Kedengaran simpel.. Semakin gue pikirin, semakin gue sadar bahwa cuma ngasih reward ke kontributor bukanlah seluruh cerita. Ada sisi lain dari memori AI. Melupakan.. Gue rasa orang-orang belum sepenuhnya paham tentang itu.
Diskusi AI menganggap bahwa memori selalu bernilai. Orang berbicara tentang jendela konteks dan retensi tak terbatas seperti mereka adalah cadangan emas digital. Memori lebih mirip dengan bagasi infrastruktur. Setiap potongan data yang disimpan menciptakan biaya dan kompleksitas.
Saya mulai melihat OpenLedger dengan cara yang berbeda. Ini bukan tentang memberi imbalan kepada kontributor. Ini tentang siapa yang bisa mempertahankan pengaruh seiring waktu, siapa yang kehilangan dan siapa yang membayar untuk mempertahankannya. Memori AI tidak statis. Ini berubah seiring waktu. Beberapa informasi menjadi tidak relevan atau bahkan berbahaya untuk disimpan.
Pasar sepertinya mengurangi nilai ini. Kesempatan nyata mungkin bukan di pasar atribusi tetapi di pelupaan yang terkontrol. Bukan penghapusan. Mekanisme yang memungkinkan sistem AI untuk melupakan informasi secara ekonomis. Ini bisa menciptakan lapisan ekonomi di sekitar memori AI.
Di dunia ini, ekonomi token menjadi lebih menarik. Ini bukan tentang permintaan spekulatif; ini tentang siapa yang membutuhkan token secara berulang. Di situlah $OPEN berperan. Jika sistem hanya memberi imbalan untuk partisipasi, token akan berperilaku seperti kebanyakan token infrastruktur. Jika retensi memori menjadi lapisan ekonomi yang aktif, struktur permintaan berubah.
Perbedaan itu penting. Token sink lebih penting daripada branding. Siapa yang membeli token secara berulang? Bukan trader; pembangun, validator, dan aplikasi yang membutuhkan atribusi.
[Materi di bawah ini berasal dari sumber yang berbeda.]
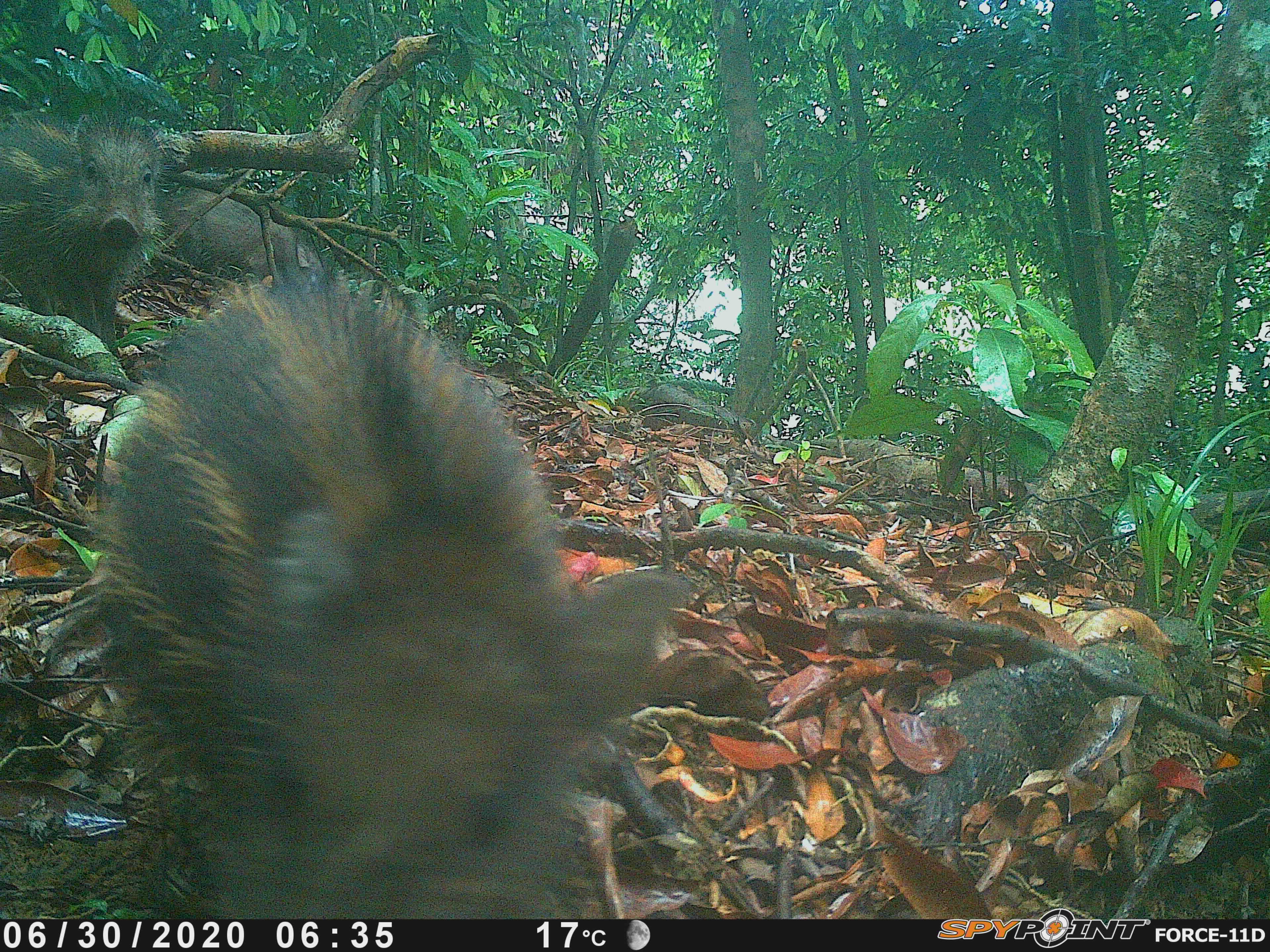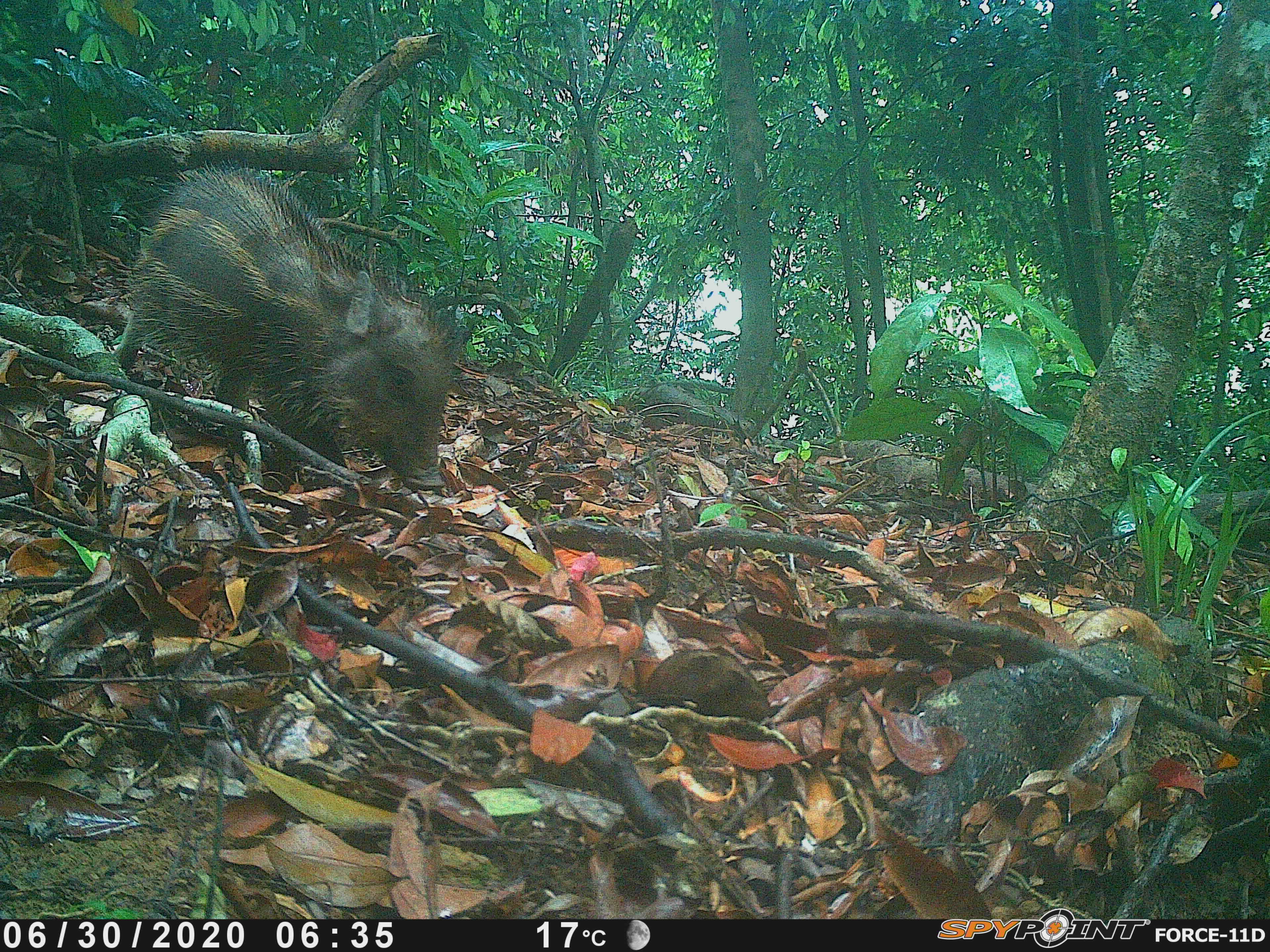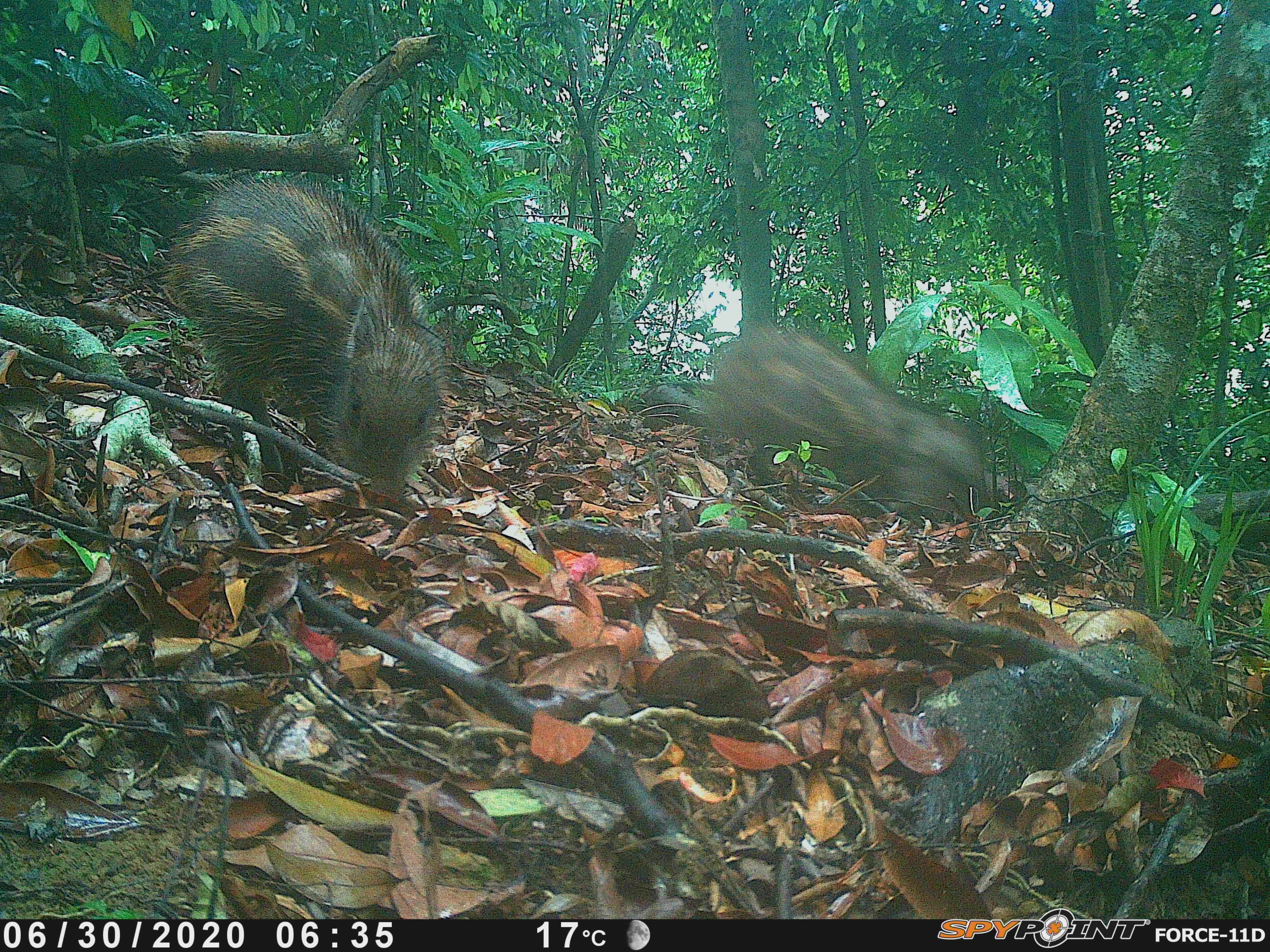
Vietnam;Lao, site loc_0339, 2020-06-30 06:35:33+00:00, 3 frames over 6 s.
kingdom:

Ada risiko, meskipun. Pengukuran atribusi itu ambigu terutama ketika model mengubah dan mengabstraksi informasi. Pertanian insentif dan partisipasi palsu bisa muncul. Perusahaan AI off-chain mungkin lebih unggul dari sistem.
Pasar sering bingung antara likuiditas naratif dan adopsi. Saya melihat ini dengan token AI. Cerita yang kuat menciptakan lonjakan harga tetapi penggunaan yang berkelanjutan mungkin tidak ada.
Meskipun ada risiko ini, saya pikir sesuatu yang penting sedang terbentuk. Sistem AI menjadi ekonomi memori, bukan ekonomi kecerdasan. Pertanyaannya bukan lagi siapa yang memiliki model; tetapi siapa yang mengontrol keberlanjutan, umur atribusi, dan kedaluwarsa informasi.
Di situlah percakapan menjadi tidak nyaman. Akhirnya seseorang harus membayar bukan untuk mengingat tetapi untuk melupakan. Saya curiga bahwa pasar masa depan mungkin lebih besar dari yang dipikirkan orang.